§ **SELECTED EXCERPT**
## start

Monday, November 11, 2019

Erik Marsja: Tutorial: How to Read Stata Files in Python with Pandas

The post Tutorial: How to Read Stata Files in Python with Pandas appeared first on Erik Marsja.

In this post, we are going to learn how to read Stata (.dta) files in Python.

As previously described (in the read .sav files in Python post) Python is a general-purpose language that also can be used for doing data analysis and data visualization. One example of data visualization will be found in this post.

One potential downside, however, is that Python is not really user-friendly for data storage. This has, of course, lead to that our data many times are stored using Excel, SPSS, SAS, or similar software. See, for instance, the posts about reading .sav, and sas files in Python:

Can I Open a Stata File in Python?

We are soon going to practically answer how to open a Stata file in Python? In Python, there are two useful packages called Pyreadstat, and Pandas that enable us to open .dta files. If we are working with Pandas, the  read_stata method will help us import a .dta into a Pandas dataframe. Furthermore, the package Pyreadstat, which is dependent on Pandas, will also create a Pandas dataframe from a .dta file.

How to install Pyreadstat:

First, before learning how to read .dat files using Python and Pyreadstat we need to install it. As many Python packages this package can be installed using pip or conda:

  1. Install Pyreadstat using pip:
    Open up the Windows Command Prompt and type pip install pyreadstat
    How to install pyreadstat
  2. Install using Conda:
    Open up the Anaconda Prompt, and type conda install -c conda-forge pyreadstat

How to Open a Stata file in Python

In this section, we are finally ready to learn how to read a .dta file in Python using the Python packages Pyreadstat and Pandas.

How to Load a Stata File in Python Using Pyreadstat

In this section, we are going to use pyreadstat to import a .dta file into a Pandas dataframe. First, we import pyreadstat:

import pyreadstat

Second, we are ready to import Stata files using the method read_dta. Note that, when we load a file using the Pyreadstat package, it will look for the .dta file in Python’s working directory. In the read Stata files example below, the FifthDaydata.dta is located in a subdirectory (i.e., “SimData”).

dtafile = './SimData/FifthDayData.dta'
df, meta = pyreadstat.read_dta(dtafile)

In the code chunk above, two variables were created; df, and meta. If we use the Python function type we can see that “df” is a Pandas dataframe:

This means that we can use all the available methods for Pandas dataframe objects. In the next line of code, we are Pandas head method to print the first 5 rows.

df.head()

Learn more about working with Pandas dataframes in the following tutorials:

How to Read a Stata file with Python Using Pandas

In this section, we are going to read the same Stata file into a Pandas dataframe. However, this time we will use Pandas read_stata method. This has the advantage that we can load the Statafile from a URL.

## end

§ **WRITTEN EXERCISE**
Please state the advantage the Stata tutorial gives for reading the file with the Pandas read_stata method.

§ **DATASET CONTENT**
## start

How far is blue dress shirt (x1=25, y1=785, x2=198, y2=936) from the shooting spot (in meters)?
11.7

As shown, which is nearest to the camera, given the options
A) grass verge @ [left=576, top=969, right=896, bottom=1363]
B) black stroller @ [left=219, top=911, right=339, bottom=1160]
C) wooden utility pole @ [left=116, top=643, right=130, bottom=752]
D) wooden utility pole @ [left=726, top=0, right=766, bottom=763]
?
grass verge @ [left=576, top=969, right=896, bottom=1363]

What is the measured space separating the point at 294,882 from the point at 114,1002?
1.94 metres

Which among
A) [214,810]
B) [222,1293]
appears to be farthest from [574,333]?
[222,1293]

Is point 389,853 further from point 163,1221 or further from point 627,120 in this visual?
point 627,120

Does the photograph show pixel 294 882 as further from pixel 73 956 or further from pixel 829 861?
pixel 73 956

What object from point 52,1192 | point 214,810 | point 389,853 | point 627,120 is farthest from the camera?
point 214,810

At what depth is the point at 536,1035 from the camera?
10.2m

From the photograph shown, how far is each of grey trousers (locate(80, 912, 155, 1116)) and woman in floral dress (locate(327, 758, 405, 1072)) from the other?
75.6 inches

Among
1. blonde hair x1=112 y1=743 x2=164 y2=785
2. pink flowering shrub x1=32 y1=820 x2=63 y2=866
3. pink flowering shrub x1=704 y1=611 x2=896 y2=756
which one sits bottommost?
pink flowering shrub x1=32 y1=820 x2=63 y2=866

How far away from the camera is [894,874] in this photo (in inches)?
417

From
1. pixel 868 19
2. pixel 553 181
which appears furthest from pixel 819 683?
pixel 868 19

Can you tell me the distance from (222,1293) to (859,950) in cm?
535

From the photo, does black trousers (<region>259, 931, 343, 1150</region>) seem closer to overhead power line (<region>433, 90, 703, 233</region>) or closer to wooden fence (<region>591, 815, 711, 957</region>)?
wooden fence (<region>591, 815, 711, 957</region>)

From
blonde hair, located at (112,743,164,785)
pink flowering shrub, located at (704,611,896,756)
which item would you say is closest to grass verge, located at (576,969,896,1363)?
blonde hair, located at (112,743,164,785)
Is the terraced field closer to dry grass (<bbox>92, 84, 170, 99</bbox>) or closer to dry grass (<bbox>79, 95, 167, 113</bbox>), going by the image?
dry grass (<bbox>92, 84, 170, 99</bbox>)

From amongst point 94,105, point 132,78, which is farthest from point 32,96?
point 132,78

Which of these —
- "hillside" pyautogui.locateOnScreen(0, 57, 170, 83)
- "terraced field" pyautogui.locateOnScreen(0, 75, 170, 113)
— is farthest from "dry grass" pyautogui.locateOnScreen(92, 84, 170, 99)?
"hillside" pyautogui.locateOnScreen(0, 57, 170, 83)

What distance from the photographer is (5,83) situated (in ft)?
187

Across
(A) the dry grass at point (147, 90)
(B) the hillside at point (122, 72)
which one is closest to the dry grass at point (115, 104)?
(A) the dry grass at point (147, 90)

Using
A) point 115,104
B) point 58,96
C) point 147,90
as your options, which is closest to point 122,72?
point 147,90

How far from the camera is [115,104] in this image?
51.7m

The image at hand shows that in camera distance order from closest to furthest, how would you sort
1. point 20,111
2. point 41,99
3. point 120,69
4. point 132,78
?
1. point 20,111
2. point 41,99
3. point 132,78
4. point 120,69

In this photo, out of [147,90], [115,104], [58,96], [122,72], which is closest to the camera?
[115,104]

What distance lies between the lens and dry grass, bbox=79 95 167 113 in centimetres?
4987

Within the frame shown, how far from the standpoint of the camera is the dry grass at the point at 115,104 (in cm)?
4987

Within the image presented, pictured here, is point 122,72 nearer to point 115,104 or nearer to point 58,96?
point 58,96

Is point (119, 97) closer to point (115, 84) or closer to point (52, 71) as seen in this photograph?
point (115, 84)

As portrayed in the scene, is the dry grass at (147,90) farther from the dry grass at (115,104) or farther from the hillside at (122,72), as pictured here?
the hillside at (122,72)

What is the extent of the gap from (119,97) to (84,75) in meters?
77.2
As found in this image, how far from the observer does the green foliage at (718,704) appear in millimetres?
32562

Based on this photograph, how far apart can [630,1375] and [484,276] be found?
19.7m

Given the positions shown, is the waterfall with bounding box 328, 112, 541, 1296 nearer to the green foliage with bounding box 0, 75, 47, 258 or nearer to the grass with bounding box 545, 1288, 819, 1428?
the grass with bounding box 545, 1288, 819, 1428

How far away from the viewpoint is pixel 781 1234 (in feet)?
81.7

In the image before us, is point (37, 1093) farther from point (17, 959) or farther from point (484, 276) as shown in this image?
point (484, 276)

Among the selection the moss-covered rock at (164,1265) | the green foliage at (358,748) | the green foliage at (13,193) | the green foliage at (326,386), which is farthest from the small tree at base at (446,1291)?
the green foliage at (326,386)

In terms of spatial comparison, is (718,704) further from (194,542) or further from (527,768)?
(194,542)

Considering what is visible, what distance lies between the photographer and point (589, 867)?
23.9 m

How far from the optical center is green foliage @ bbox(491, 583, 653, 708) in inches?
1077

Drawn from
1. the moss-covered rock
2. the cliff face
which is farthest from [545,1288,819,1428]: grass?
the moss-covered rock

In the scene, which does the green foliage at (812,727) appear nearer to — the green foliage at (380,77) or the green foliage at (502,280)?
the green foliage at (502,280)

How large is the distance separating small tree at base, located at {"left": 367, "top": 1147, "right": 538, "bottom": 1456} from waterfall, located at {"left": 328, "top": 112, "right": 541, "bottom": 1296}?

## end

§ **THE SOLUTION**
It lets you load the Stata file from a URL.